In this tutorial example, the various elements of our image integrated cleanly in a single pass. However, there are many cases where additional control can be gained by segmenting the image into layers or intermediate outputs—as we will explore in the next example.

Loading a graph into Nodey

You’ve successfully built your first Nodey graph! If you missed any steps—or if you’d like to see all of the nodes laid out together—you can download a JSON file of the completed graph here.

After downloading the file to your machine, open a blank Nodey interface and either drag the JSON file directly into the graph, or use the navigation bar at the top of the interface: click Load Graph (located between Run Graph and Save Graph) and select the downloaded file.

If you load the JSON into an existing Nodey graph, the contents of the file will be added to your current graph rather than replacing it.

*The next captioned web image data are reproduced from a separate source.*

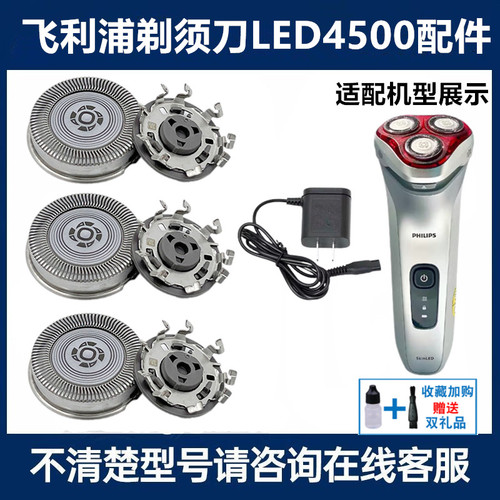 飞利浦电动剃须刀SH30刀头适LED4500红光护肤刀片刀网充电器原装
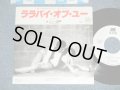 ジョー山中 JOE YAMANAKA フラワー・トラヴェリン・バンド FLOWER TRAVELLIN' BAND   -  ララバイ・オブ・ユーLULLABY OF YOU ( Ex++/MINT)  / 1979 JAPAN ORIGINAL "WHITE LABEL PROMO" Used  7"Single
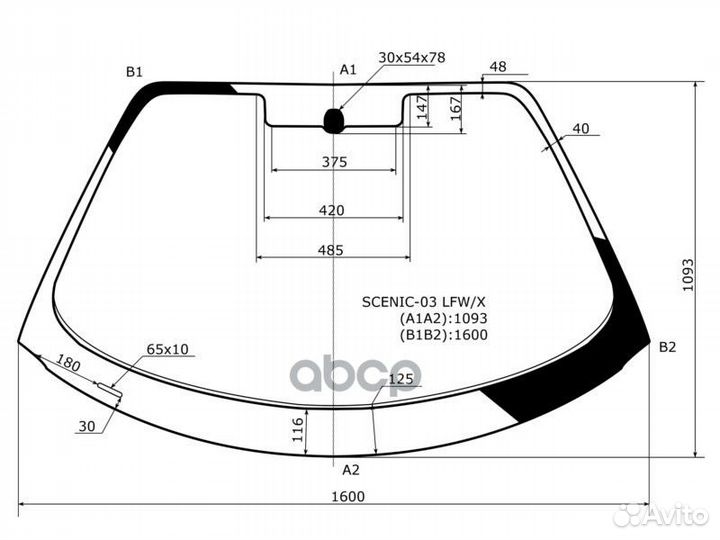 Стекло лобовое Renault Grand Scenic 04-09 / Scenic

Nodey formatting and options

You can select multiple nodes in Nodey in a few different ways. To select a group of nodes, hold Shift, then left-click and drag to draw a blue selection box around the nodes you want to include. Any nodes inside the box will be selected.

Alternatively, you can select individual nodes by holding Shift and clicking on each node you want to add to the selection.

Once you have nodes selected, you can group and label them by pressing G on your keyboard. Grouping nodes helps keep your workflow organized, especially when working with multiple node chains within a single graph.

You can also rename nodes by double-clicking the node’s name. The name will become an editable text field, allowing you to delete the default name and replace it with something more specific to your workflow.

If you’re ever unsure what a node does, hover your mouse over it to display a tooltip describing the node’s purpose and the inputs it accepts.

Hover your cursor over a node to see its tooltip

You can disable or enable nodes by right-clicking on a node. A menu will appear that allows you to select Disable (or Enable if the node is already disabled). This is useful if you want to preserve your workflow while testing how it behaves without a specific node—for example, temporarily disabling the Gemini Pro 3.0 Text node.

You can similarly enable or disable individual connections by right-clicking on the connection line between nodes.

Enabling and disabling nodes/connections and inserting nodes

There is a fourth way to load an image into your graph, but it is only available once you have a Save Image node. If you click and drag the generated image from the Save Image node into an empty area of your Nodey graph, a Load Image node will automatically be created at the drop location, with the generated image already preloaded.

Inference Frame Creation Part 2

Now that you have a better understanding of how to use Nodey to create an inference frame, try building one on your own. Below is the reference image you should aim to recreate:

Black_Cat_w_BG (1).png — *Final AI generated image*

Black_Cat (1).png — *Character reference*

Download the previs, environment reference, and character reference images, and practice recreating the image above using the methods discussed in this tutorial.